Lyon is a very big city and certainly expands much further than the above areas, but the chance the visitor has to get out of it is very small.
East of Presqu'île (after the Rhône) is a large flat area, upon which sits much of modern Lyon and contains most of the city's population. Situated in this area is the urban center of La Part-Dieu, which clusters the landmark structures Tour Part-Dieu, Tour Oxygène, and Tour Swiss Life, as well as the city's primary railway station, Gare de Lyon-Part-Dieu.
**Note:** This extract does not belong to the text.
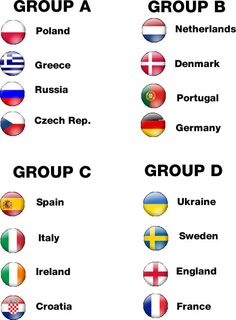 2012 list of 16 countries will participate in Euro Cup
In the next pages (parts II/III/IV of Lyon), I discribe three long walks in the areas of:
-Vieux Lyon & Fourvière, and
On the 1st century BC, the Romans built on Fourvière hill a settlement called "Colonia Copia Felix Munatia", a name invoking prosperity and the blessing of the gods. The city became increasingly referred to as Lugdunum. Soon the city grew in size and importance. Two Roman emperors were born in Lugdunum: Claudius and Caracalla. Early Christians in Lyon were martyred for their beliefs under the reigns of various Roman emperors.
In later years Lyon became capital of the Kingdom of the Burgundians. In the 9th century Lyon was part of the Holy Roman Empire and later was made part of the Kingdom of Arles. Lyon did not come under French control until the 14th century.
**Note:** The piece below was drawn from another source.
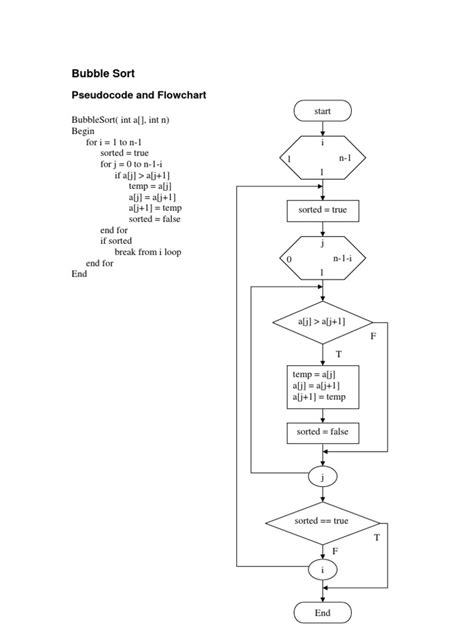flowchart of sort in c bubblesort flowchart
In the late 15th century, Lyon became the economic counting house of France and remained the banking center of France for centuries. During the Renaissance, the city's development was driven by the silk trade, which strengthened its ties to Italy. Italian influence on Lyon's architecture is still visible among historic buildings. In the later 1400s and 1500s Lyon was also a key center of literary activity and book publishing. In 1572, Lyon was a scene of mass violence by Catholics against Protestant Huguenots in the St. Bartholomew's Day Massacre.
Two centuries later, Lyon was again convulsed by violence when, during the French Revolution, the citizenry rose up against the National Convention and supported the Girondins. The city was besieged by Revolutionary armies for over two months before surrendering in October 1793. Many buildings were destroyed, especially around the Place Bellecour. A decade later, Napoleon ordered the reconstruction of all the buildings demolished during that period.
The city became an important industrial town during the 19th century. In 1831 and 1834, the canuts (silk workers) of Lyon staged two major uprisings for better working conditions and pay. They were among the first well-defined worker uprisings of the period known as the Industrial Revolution.
In 1862, the first of Lyon's extensive network of funicular railways began operation.
During World War II, Lyon was a center for the occupying Nazi forces, including Klaus Barbie, the infamous "Butcher of Lyon". But the city was also a stronghold of the French Resistance – the many secret passages known as traboules enabled people to escape Gestapo raids. On 3 September 1944, Lyon was liberated.
Lyon has a long and chronicled culinary arts tradition that goes back to the sixteenth century, when Catherine de Medici brought cooks from Florence to her court and they prepared dishes from the agricultural products from the regions of France. This was revolutionary, as it combined the fresh, diverse and indigenous nature of regional produce with the know-how of Florentine cooks.
The modern culinary reputation of Lyon was truly born with the publication of a poem by Joseph de Berchoux, glorifying the local cuisine. He was born in Roanne in 1760, and moved to Lyon in 1770. His work, “Gastronomie ou l'homme des champs à table”, which was translated into several languages, introduced the idea of "eating well" in French culture and dispersed the new word "gastronomy".
In the nineteenth century, middle-class women, nicknamed the "Mères lyonnaises” (Lyonnaise mothers), left their homes to work as cooks and created brand new culinary traditions incorporating their regional roots.
The 20th century interwar period is known as the "Golden Age of the Mères". In 1935, the famed food critic Curnonsky did not hesitate to describe the city of Lyon as the "world capital of gastronomy".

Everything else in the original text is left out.